=== Exercise materials ===

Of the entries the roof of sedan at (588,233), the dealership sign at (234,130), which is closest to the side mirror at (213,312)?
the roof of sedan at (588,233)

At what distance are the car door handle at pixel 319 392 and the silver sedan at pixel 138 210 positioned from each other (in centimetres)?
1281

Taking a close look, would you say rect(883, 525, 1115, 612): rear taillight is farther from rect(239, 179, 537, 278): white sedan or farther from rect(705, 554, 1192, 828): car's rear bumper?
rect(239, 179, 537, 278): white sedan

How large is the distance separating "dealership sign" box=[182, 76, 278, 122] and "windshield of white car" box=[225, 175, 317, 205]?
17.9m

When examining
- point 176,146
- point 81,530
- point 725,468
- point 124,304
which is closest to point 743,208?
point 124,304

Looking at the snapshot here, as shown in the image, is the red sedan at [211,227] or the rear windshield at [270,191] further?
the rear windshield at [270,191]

=== Given task ===
Above are some records; repeat all of them exactly.

=== Output for this task ===
Of the entries the roof of sedan at (588,233), the dealership sign at (234,130), which is closest to the side mirror at (213,312)?
the roof of sedan at (588,233)

At what distance are the car door handle at pixel 319 392 and the silver sedan at pixel 138 210 positioned from each other (in centimetres)?
1281

Taking a close look, would you say rect(883, 525, 1115, 612): rear taillight is farther from rect(239, 179, 537, 278): white sedan or farther from rect(705, 554, 1192, 828): car's rear bumper?
rect(239, 179, 537, 278): white sedan

How large is the distance separating "dealership sign" box=[182, 76, 278, 122] and "windshield of white car" box=[225, 175, 317, 205]?
17.9m

When examining
- point 176,146
- point 81,530
- point 725,468
- point 124,304
which is closest to point 743,208?
point 124,304

Looking at the snapshot here, as shown in the image, is the red sedan at [211,227] or the rear windshield at [270,191] further?
the rear windshield at [270,191]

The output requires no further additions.